**TASK REQUIREMENTS:** Rewrite every line of the records below as a numbered list, leaving out the blank lines.

**EXTRACTED DATA:**
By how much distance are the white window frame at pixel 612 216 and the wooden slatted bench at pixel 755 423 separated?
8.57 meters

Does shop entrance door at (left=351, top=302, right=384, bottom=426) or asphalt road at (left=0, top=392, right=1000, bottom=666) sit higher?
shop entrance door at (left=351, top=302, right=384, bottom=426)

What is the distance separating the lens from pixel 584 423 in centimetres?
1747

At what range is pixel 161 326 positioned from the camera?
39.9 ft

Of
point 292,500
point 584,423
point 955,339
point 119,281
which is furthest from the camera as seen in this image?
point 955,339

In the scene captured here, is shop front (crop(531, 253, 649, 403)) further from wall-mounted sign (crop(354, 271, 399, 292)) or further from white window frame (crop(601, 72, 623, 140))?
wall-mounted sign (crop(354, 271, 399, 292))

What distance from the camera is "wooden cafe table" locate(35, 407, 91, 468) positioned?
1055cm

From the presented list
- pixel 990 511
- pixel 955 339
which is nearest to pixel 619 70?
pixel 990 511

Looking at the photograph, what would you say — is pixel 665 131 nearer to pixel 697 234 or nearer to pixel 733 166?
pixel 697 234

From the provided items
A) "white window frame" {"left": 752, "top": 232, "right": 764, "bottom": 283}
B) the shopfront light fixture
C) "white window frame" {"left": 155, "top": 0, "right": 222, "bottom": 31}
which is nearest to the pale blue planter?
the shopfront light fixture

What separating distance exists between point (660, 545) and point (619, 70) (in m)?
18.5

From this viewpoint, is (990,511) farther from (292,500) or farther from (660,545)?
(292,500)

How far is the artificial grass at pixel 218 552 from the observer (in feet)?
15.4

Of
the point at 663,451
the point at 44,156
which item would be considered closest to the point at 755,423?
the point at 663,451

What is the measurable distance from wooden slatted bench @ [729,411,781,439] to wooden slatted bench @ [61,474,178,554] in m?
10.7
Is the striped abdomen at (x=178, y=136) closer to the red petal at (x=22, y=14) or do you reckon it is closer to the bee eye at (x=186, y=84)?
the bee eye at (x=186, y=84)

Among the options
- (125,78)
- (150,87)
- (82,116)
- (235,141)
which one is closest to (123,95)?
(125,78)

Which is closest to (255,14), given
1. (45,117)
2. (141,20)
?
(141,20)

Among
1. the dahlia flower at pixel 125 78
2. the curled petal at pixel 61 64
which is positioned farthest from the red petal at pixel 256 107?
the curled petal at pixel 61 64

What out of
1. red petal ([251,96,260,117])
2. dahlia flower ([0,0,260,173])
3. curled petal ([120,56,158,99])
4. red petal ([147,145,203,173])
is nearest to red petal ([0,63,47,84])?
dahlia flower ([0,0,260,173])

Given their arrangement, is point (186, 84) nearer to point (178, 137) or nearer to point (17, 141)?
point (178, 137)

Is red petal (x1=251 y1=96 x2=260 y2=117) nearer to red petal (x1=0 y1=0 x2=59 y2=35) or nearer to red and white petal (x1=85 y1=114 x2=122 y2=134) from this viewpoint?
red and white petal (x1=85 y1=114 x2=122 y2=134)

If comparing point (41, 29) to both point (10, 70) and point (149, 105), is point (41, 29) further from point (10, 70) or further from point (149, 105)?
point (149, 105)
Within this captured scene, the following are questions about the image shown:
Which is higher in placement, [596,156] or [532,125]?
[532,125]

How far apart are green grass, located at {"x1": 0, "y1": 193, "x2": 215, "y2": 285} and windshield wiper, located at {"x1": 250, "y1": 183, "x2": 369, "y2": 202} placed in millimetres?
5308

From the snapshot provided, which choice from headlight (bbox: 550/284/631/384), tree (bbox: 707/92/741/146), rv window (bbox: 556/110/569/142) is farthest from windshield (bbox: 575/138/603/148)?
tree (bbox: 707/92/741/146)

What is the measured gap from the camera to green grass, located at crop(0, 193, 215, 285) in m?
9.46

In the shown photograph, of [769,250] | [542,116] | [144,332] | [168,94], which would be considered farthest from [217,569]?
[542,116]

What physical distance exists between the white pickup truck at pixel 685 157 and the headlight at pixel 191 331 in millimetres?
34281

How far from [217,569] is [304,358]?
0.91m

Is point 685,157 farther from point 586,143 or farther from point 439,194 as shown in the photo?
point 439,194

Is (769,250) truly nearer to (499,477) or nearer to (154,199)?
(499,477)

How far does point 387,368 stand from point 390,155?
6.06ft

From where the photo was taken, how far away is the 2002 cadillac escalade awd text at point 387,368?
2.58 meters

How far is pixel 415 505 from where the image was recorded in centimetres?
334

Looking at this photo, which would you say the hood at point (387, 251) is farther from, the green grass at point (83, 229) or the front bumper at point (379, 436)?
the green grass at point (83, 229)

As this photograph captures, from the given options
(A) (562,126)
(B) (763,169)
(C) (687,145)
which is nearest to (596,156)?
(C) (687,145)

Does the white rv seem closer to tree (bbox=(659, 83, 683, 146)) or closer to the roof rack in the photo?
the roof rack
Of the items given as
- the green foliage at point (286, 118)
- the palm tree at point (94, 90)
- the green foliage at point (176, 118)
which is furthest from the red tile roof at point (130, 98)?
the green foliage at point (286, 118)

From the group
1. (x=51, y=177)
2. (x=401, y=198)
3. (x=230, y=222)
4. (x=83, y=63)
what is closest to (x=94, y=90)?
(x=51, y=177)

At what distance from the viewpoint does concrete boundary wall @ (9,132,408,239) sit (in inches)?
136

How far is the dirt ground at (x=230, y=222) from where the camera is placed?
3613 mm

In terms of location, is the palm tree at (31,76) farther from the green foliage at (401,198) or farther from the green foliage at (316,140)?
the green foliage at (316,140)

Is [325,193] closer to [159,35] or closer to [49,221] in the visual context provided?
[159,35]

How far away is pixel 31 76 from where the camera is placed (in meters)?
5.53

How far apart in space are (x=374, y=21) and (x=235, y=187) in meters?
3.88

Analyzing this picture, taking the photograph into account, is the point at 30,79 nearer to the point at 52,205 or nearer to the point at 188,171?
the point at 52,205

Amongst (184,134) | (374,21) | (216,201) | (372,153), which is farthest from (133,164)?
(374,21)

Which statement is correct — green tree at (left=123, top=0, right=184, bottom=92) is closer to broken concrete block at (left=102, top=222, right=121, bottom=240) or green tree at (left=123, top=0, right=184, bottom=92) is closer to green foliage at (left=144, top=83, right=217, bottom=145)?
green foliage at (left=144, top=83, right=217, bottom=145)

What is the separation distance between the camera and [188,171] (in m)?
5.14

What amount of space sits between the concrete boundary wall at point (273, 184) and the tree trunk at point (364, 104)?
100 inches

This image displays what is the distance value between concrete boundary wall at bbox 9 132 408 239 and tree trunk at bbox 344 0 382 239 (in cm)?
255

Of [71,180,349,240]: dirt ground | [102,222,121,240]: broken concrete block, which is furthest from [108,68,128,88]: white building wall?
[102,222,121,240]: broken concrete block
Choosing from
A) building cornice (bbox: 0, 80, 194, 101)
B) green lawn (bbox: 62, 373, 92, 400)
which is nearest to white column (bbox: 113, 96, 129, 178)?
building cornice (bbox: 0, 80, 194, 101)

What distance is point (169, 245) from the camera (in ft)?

**WRITTEN RESPONSE:**
1. By how much distance are the white window frame at pixel 612 216 and the wooden slatted bench at pixel 755 423 separated?
2. 8.57 meters
3. Does shop entrance door at (left=351, top=302, right=384, bottom=426) or asphalt road at (left=0, top=392, right=1000, bottom=666) sit higher?
4. shop entrance door at (left=351, top=302, right=384, bottom=426)
5. What is the distance separating the lens from pixel 584 423 in centimetres?
6. 1747
7. At what range is pixel 161 326 positioned from the camera?
8. 39.9 ft
9. Of
10. point 292,500
11. point 584,423
12. point 955,339
13. point 119,281
14. which is furthest from the camera as seen in this image?
15. point 955,339
16. In the scene captured here, is shop front (crop(531, 253, 649, 403)) further from wall-mounted sign (crop(354, 271, 399, 292)) or further from white window frame (crop(601, 72, 623, 140))?
17. wall-mounted sign (crop(354, 271, 399, 292))
18. What distance from the camera is "wooden cafe table" locate(35, 407, 91, 468) positioned?
19. 1055cm
20. From the presented list
21. - pixel 990 511
22. - pixel 955 339
23. which is nearest to pixel 619 70?
24. pixel 990 511
25. Looking at the photograph, what would you say — is pixel 665 131 nearer to pixel 697 234 or nearer to pixel 733 166?
26. pixel 697 234
27. From the provided items
28. A) "white window frame" {"left": 752, "top": 232, "right": 764, "bottom": 283}
29. B) the shopfront light fixture
30. C) "white window frame" {"left": 155, "top": 0, "right": 222, "bottom": 31}
31. which is nearest to the pale blue planter?
32. the shopfront light fixture
33. What separating distance exists between point (660, 545) and point (619, 70) (in m)?
34. 18.5
35. From this viewpoint, is (990,511) farther from (292,500) or farther from (660,545)?
36. (292,500)
37. How far is the artificial grass at pixel 218 552 from the observer (in feet)?
38. 15.4
39. Of
40. the point at 663,451
41. the point at 44,156
42. which item would be considered closest to the point at 755,423?
43. the point at 663,451
44. What is the measurable distance from wooden slatted bench @ [729,411,781,439] to wooden slatted bench @ [61,474,178,554] in m?
45. 10.7
46. Is the striped abdomen at (x=178, y=136) closer to the red petal at (x=22, y=14) or do you reckon it is closer to the bee eye at (x=186, y=84)?
47. the bee eye at (x=186, y=84)
48. Among the options
49. - (125,78)
50. - (150,87)
51. - (82,116)
52. - (235,141)
53. which one is closest to (123,95)?
54. (125,78)
55. Which is closest to (255,14), given
56. 1. (45,117)
57. 2. (141,20)
58. ?
59. (141,20)
60. Among
61. 1. the dahlia flower at pixel 125 78
62. 2. the curled petal at pixel 61 64
63. which is positioned farthest from the red petal at pixel 256 107?
64. the curled petal at pixel 61 64
65. What out of
66. 1. red petal ([251,96,260,117])
67. 2. dahlia flower ([0,0,260,173])
68. 3. curled petal ([120,56,158,99])
69. 4. red petal ([147,145,203,173])
70. is nearest to red petal ([0,63,47,84])?
71. dahlia flower ([0,0,260,173])
72. Given their arrangement, is point (186, 84) nearer to point (178, 137) or nearer to point (17, 141)?
73. point (178, 137)
74. Is red petal (x1=251 y1=96 x2=260 y2=117) nearer to red petal (x1=0 y1=0 x2=59 y2=35) or nearer to red and white petal (x1=85 y1=114 x2=122 y2=134) from this viewpoint?
75. red and white petal (x1=85 y1=114 x2=122 y2=134)
76. If comparing point (41, 29) to both point (10, 70) and point (149, 105), is point (41, 29) further from point (10, 70) or further from point (149, 105)?
77. point (149, 105)
78. Within this captured scene, the following are questions about the image shown:
79. Which is higher in placement, [596,156] or [532,125]?
80. [532,125]
81. How far apart are green grass, located at {"x1": 0, "y1": 193, "x2": 215, "y2": 285} and windshield wiper, located at {"x1": 250, "y1": 183, "x2": 369, "y2": 202} placed in millimetres?
82. 5308
83. From the snapshot provided, which choice from headlight (bbox: 550/284/631/384), tree (bbox: 707/92/741/146), rv window (bbox: 556/110/569/142) is farthest from windshield (bbox: 575/138/603/148)?
84. tree (bbox: 707/92/741/146)
85. What is the measured gap from the camera to green grass, located at crop(0, 193, 215, 285) in m?
86. 9.46
87. In the shown photograph, of [769,250] | [542,116] | [144,332] | [168,94], which would be considered farthest from [217,569]?
88. [542,116]
89. What physical distance exists between the white pickup truck at pixel 685 157 and the headlight at pixel 191 331 in millimetres?
90. 34281
91. How far from [217,569] is [304,358]?
92. 0.91m
93. Is point 685,157 farther from point 586,143 or farther from point 439,194 as shown in the photo?
94. point 439,194
95. Is (769,250) truly nearer to (499,477) or nearer to (154,199)?
96. (499,477)
97. How far does point 387,368 stand from point 390,155?
98. 6.06ft
99. From where the photo was taken, how far away is the 2002 cadillac escalade awd text at point 387,368?
100. 2.58 meters
101. How far is pixel 415 505 from where the image was recorded in centimetres?
102. 334
103. Looking at this photo, which would you say the hood at point (387, 251) is farther from, the green grass at point (83, 229) or the front bumper at point (379, 436)?
104. the green grass at point (83, 229)
105. As this photograph captures, from the given options
106. (A) (562,126)
107. (B) (763,169)
108. (C) (687,145)
109. which is nearest to (596,156)?
110. (C) (687,145)
111. Does the white rv seem closer to tree (bbox=(659, 83, 683, 146)) or closer to the roof rack in the photo?
112. the roof rack
113. Of the items given as
114. - the green foliage at point (286, 118)
115. - the palm tree at point (94, 90)
116. - the green foliage at point (176, 118)
117. which is furthest from the red tile roof at point (130, 98)?
118. the green foliage at point (286, 118)
119. From the group
120. 1. (x=51, y=177)
121. 2. (x=401, y=198)
122. 3. (x=230, y=222)
123. 4. (x=83, y=63)
124. what is closest to (x=94, y=90)?
125. (x=51, y=177)
126. At what distance from the viewpoint does concrete boundary wall @ (9,132,408,239) sit (in inches)?
127. 136
128. How far is the dirt ground at (x=230, y=222) from where the camera is placed?
129. 3613 mm
130. In terms of location, is the palm tree at (31,76) farther from the green foliage at (401,198) or farther from the green foliage at (316,140)?
131. the green foliage at (316,140)
132. Is [325,193] closer to [159,35] or closer to [49,221] in the visual context provided?
133. [159,35]
134. How far away is pixel 31 76 from where the camera is placed (in meters)?
135. 5.53
136. How far apart in space are (x=374, y=21) and (x=235, y=187) in meters?
137. 3.88
138. Analyzing this picture, taking the photograph into account, is the point at 30,79 nearer to the point at 52,205 or nearer to the point at 188,171?
139. the point at 52,205
140. Amongst (184,134) | (374,21) | (216,201) | (372,153), which is farthest from (133,164)?
141. (374,21)
142. Which statement is correct — green tree at (left=123, top=0, right=184, bottom=92) is closer to broken concrete block at (left=102, top=222, right=121, bottom=240) or green tree at (left=123, top=0, right=184, bottom=92) is closer to green foliage at (left=144, top=83, right=217, bottom=145)?
143. green foliage at (left=144, top=83, right=217, bottom=145)
144. What is the separation distance between the camera and [188,171] (in m)?
145. 5.14
146. What amount of space sits between the concrete boundary wall at point (273, 184) and the tree trunk at point (364, 104)?
147. 100 inches
148. This image displays what is the distance value between concrete boundary wall at bbox 9 132 408 239 and tree trunk at bbox 344 0 382 239 (in cm)?
149. 255
150. Of [71,180,349,240]: dirt ground | [102,222,121,240]: broken concrete block, which is furthest from [108,68,128,88]: white building wall?
151. [102,222,121,240]: broken concrete block
152. Choosing from
153. A) building cornice (bbox: 0, 80, 194, 101)
154. B) green lawn (bbox: 62, 373, 92, 400)
155. which is nearest to white column (bbox: 113, 96, 129, 178)?
156. building cornice (bbox: 0, 80, 194, 101)
157. What distance is point (169, 245) from the camera (in ft)?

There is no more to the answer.